Didn’t u guys note this >”The appearances and activities of the disks
and their occupants appear too varied for them all to hail from a single
point of origin. Although the demonic scenario appears to be the major
cause of flying saucer phenomena, it is unlikely the only one.”
Personally, i’m always reminded of the quip from Arthur C. Clark >
‘any advanced technology will seem to be magic’.
I’m reminded of the “Cargo Cults” in the Pacific.
I’m reminded of the first time I heard Art Bell and he was interviewing Merle Haggard > who talked about watching some UFOs and his thinking
that this planet is very interesting to all kinds of ‘beings and entities’….
But it’s easy to see why ET has ‘ruled’ the skies since ‘47. Maj.
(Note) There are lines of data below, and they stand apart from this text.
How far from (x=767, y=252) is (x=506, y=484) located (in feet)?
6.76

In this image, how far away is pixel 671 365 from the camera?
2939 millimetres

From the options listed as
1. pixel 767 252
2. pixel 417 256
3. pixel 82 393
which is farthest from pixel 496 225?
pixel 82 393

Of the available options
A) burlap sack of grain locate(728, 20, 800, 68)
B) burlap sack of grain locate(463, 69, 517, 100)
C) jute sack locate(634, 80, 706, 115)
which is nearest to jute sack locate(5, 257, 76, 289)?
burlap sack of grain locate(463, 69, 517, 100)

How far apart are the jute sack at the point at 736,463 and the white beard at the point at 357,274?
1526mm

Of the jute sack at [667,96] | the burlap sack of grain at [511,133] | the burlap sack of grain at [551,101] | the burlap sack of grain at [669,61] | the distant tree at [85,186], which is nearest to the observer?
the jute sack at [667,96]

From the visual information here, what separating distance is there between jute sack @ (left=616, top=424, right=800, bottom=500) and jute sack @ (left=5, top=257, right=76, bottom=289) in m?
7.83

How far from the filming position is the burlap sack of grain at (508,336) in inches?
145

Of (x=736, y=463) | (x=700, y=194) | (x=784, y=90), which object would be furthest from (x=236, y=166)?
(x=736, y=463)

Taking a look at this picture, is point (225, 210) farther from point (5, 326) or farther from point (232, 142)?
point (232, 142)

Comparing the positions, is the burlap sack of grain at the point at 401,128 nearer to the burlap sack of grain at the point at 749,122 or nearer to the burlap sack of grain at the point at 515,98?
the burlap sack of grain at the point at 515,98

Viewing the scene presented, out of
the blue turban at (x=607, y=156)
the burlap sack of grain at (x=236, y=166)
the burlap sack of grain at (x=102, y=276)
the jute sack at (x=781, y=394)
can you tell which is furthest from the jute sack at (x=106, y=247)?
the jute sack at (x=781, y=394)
Keyhoe by 1950 pretty much said it’s ET and the the gov is coverin’ up. With the influence of NICAP and Hollywood,
so it goes….
James McDonald considered 8 “principal UFO hypotheses”:
1Hoaxes, fabrications, and frauds.
2Hallucination, mass hysteria, rumor phenomena.
3Lay misinterpretations of well-known physical phenomena
4Semi-secret advanced technology
5Poorly understood physical phenomena
6Poorly understood psychological phenomena.
7Extraterrestrial devices of some surveillance nature.
8Spaceships bringing messengers of terrestrial salvation and occult truth.
Not sure if ‘poorly understood’ biological phenomena or ‘other entity’ types
are included here.
But actually there’s always been an ‘undercurrent’ suggesting an End Times ‘demonic’ explanation > see esp Greg’s music selection
(When You See Those) Flying Saucers by the Buchanan Brothers.
(they weren’t ‘jokin’)
Those groups of ‘discs’ sighted multiple times from 47 to 52 is one ‘category’ that should be focused on…..looks like ’scouts to me’ (maybe ‘joyriders’ ?)
But if U have ’super-technology’ why wouldn’t u mess around with ’spaceship designs’ just to keep US off-balance, or ‘jus for the fun of it’ .
McDonald’s ‘final thoughts’ are worth considering in this thread >
“The defense of the extraterrestrial hypothesis by Keyhoe, and later many others (still not within what are conventionally regarded as scientific circles), has had little impact on the
scientific community, which based its write-off of the UFO problem
on press accounts and official assurances that careful investigations
were turning up nothing that suggested phenomena beyond present scientific explanation. Hypothesis No. 7 has thus received short
shrift from science to date.
As one scientist who has gone to some effort to try to examine the facts,
I say that this has been an egregious, if basically unwitting, scientific error -
an error that must be rectified with minimum further delay. On the basis of
the evidence I have examined, and on the basis of my own weighing of
alternative hypotheses (including some not listed above), I now regard
Hypothesis 7 as the one most likely to prove correct. My scientific instincts
lead me to hedge that prediction just to the extent of suggesting that if the UFOs
are not of extramundane origin, then I suspect that they will prove to be something
very much more bizarre, something of perhaps even greater scientific interest
than extraterrestrial devices.”
November 25th, 2007 at 9:53 pm
This book is published by a vanity press, hence the low quality cover, strange abstract and author bio.
November 25th, 2007 at 9:54 pm
Not that there’s anything wrong with vanity presses. It’s just that many choosing such a forum could use some real editing.